\documentstyle[12pt]{article}

\textwidth=13cm
\oddsidemargin=1.0cm
\evensidemargin=0cm


\begin{document}

\newcommand{\be}{\begin{equation}}
\newcommand{\ee}{\end{equation}}
\newcommand{\no}{\nonumber}
\newcommand{\ba}{\begin{eqnarray}}
\newcommand{\ea}{\end{eqnarray}}
\newcommand{\la}{\langle}
\newcommand{\ra}{\rangle}



\begin{flushright}
hep-th/9612086 \\
preprint UT-763  \\
December, 1996\\
\end{flushright}

\bigskip

\bigskip


\begin{center}
{\Large \bf \it A New Description of the $E_6$ Singularity}
\end{center}

\bigskip

\bigskip

\begin{center}

Tohru Eguchi

\medskip

\medskip

{\it Department of Physics

\medskip

Faculty of Science

\medskip

University of Tokyo

\medskip

Tokyo 113, Japan}

\bigskip

and 

\bigskip

Sung-Kil Yang

\medskip

\medskip

{\it Institute of Physics

\medskip

University of Tsukuba

\medskip

Ibaraki 305, Japan}
\end{center}

\bigskip

\bigskip

\begin{abstract}
We discuss a new type of Landau-Ginzburg potential for the
$E_6$ singularity of the form 
$W=const+(Q_1(x)+P_1(x)\sqrt{P_2(x)})/x^3$
which featured in a recent study of heterotic/typeII
string duality. Here $Q_1,P_1$ and $P_2$ are polynomials of degree
15,10 and 10, respectively. We study the properties of the potential
in detail and show that it gives a new and consistent description of the
$E_6$ singularity.

\end{abstract}


\newpage

Recently Seiberg-Witten type construction of exact 
solutions for $N=2$ supersymmetric 
gauge theories has been generalized to the case of exceptional 
global and local gauge groups
by various authors \cite{MNa,LW,MNb,Ga,GMS}. 
$N=2$ theories of 
exceptional gauge symmetries are expected to arise from the 
degeneration of the $K_3$ surface in type II compactified string 
theory and play some basic role in typeII/heterotic duality.

**Required tasks**
1. According to the abstract of the paper on the E_6 singularity, what are the degrees of the polynomials Q_1, P_1 and P_2?
2. Say whether each statement agrees with the paper on the E_6 singularity, answering yes or no and quoting the words that decide it: (a) The potential featured in a recent study of heterotic/type II string duality. (b) The polynomial P_2 has degree 15. (c) N=2 theories of exceptional gauge symmetries are expected to arise from the degeneration of the K_3 surface in heterotic string theory.
3. Repeat the passage of the paper on the E_6 singularity that starts at the words "Recently Seiberg-Witten type" and ends after "in typeII/heterotic duality.".

**Dataset extract**
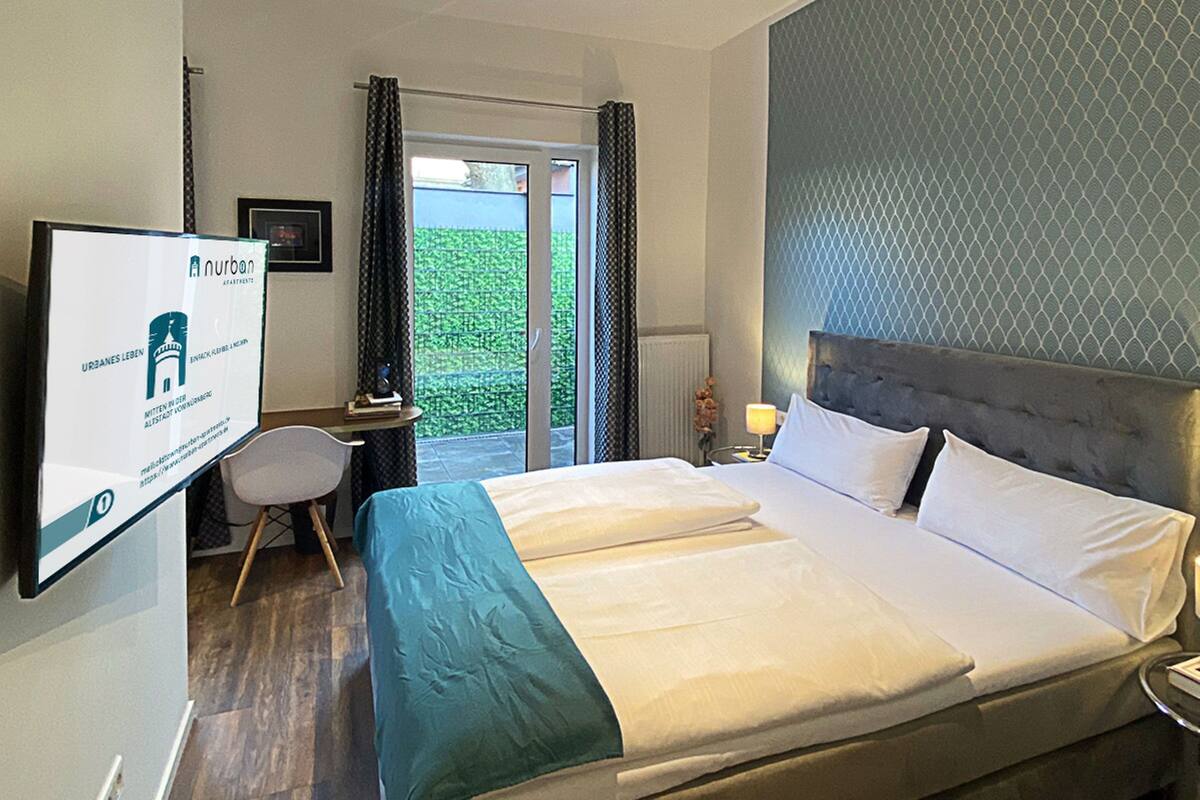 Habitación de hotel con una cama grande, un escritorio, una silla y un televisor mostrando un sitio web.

--

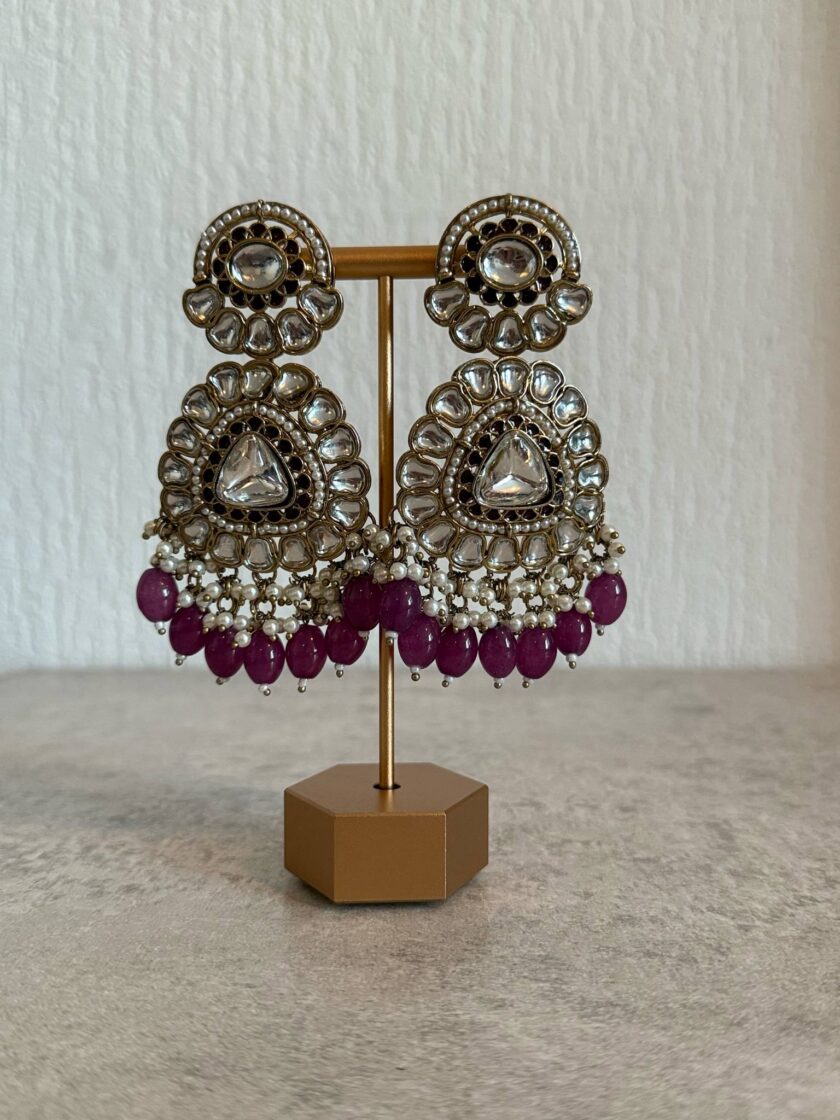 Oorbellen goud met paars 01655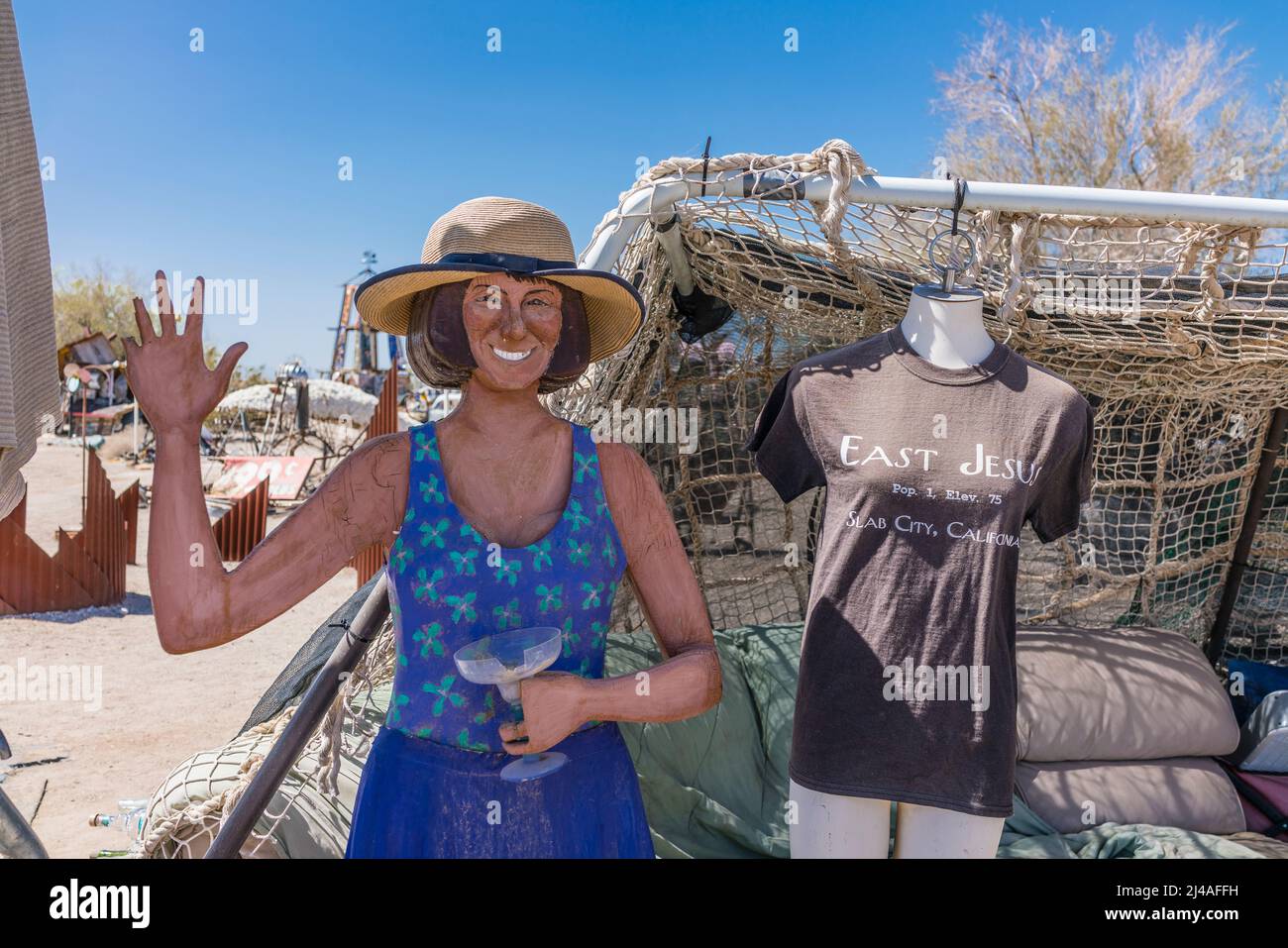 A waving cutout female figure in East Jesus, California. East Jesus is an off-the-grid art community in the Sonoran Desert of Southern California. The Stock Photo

...

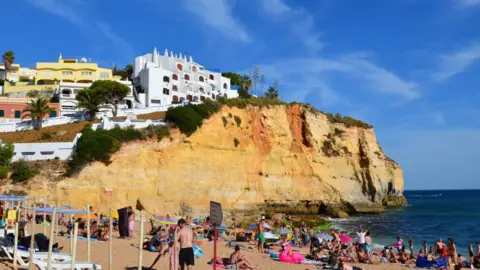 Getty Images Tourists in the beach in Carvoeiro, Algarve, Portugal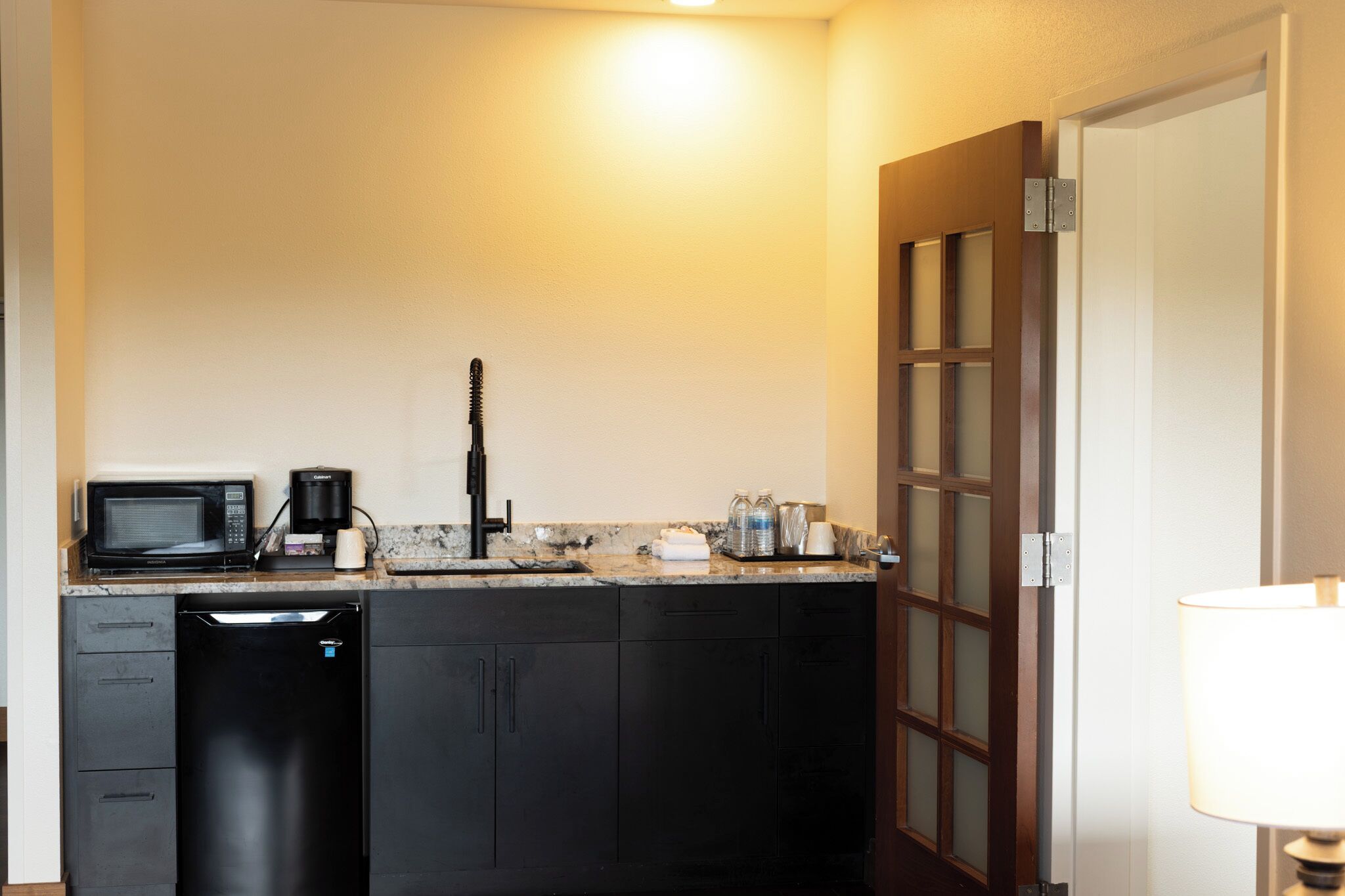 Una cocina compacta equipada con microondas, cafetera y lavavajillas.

**Answers given**
1. 15, 10 and 10, respectively.

2.
(a) Yes: "which featured in a recent study of heterotic/typeII string duality"
(b) No: "Here $Q_1,P_1$ and $P_2$ are polynomials of degree 15,10 and 10, respectively"
(c) No: "the degeneration of the $K_3$ surface in type II compactified string theory"

3.
Recently Seiberg-Witten type construction of exact 
solutions for $N=2$ supersymmetric 
gauge theories has been generalized to the case of exceptional 
global and local gauge groups
by various authors \cite{MNa,LW,MNb,Ga,GMS}. 
$N=2$ theories of 
exceptional gauge symmetries are expected to arise from the 
degeneration of the $K_3$ surface in type II compactified string 
theory and play some basic role in typeII/heterotic duality.